YOUR INSTRUCTIONS
Pictures appear among the records below and must be omitted. Repeat exactly the lines from the line with "f:id:linakawase:20190106163632j:plain" to the line with "尖扎县中心十字路口 商业街卖场 1500平米", both included.

PROVIDED DATA

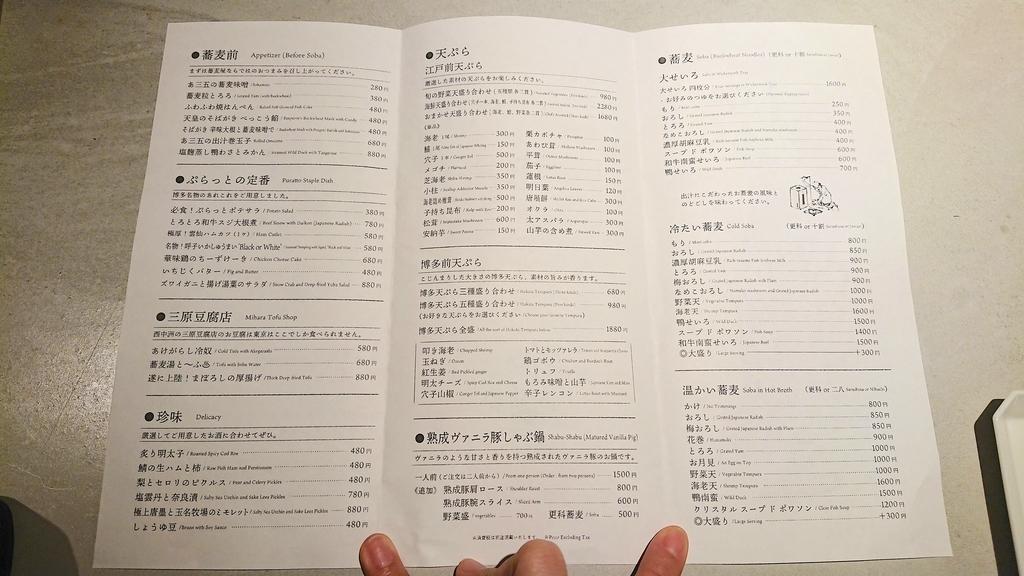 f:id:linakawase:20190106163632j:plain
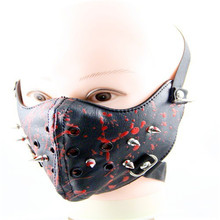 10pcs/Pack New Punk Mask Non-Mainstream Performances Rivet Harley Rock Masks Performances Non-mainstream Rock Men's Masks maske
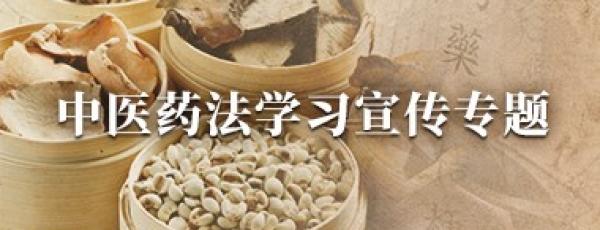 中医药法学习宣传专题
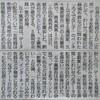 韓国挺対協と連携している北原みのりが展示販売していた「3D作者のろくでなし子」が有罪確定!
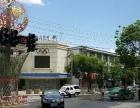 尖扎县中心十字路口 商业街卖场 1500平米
...
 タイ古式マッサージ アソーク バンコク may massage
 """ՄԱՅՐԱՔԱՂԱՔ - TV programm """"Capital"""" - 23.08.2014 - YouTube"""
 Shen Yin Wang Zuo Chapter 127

RESULT
 f:id:linakawase:20190106163632j:plain
 10pcs/Pack New Punk Mask Non-Mainstream Performances Rivet Harley Rock Masks Performances Non-mainstream Rock Men's Masks maske
 中医药法学习宣传专题
 韓国挺対協と連携している北原みのりが展示販売していた「3D作者のろくでなし子」が有罪確定!
 尖扎县中心十字路口 商业街卖场 1500平米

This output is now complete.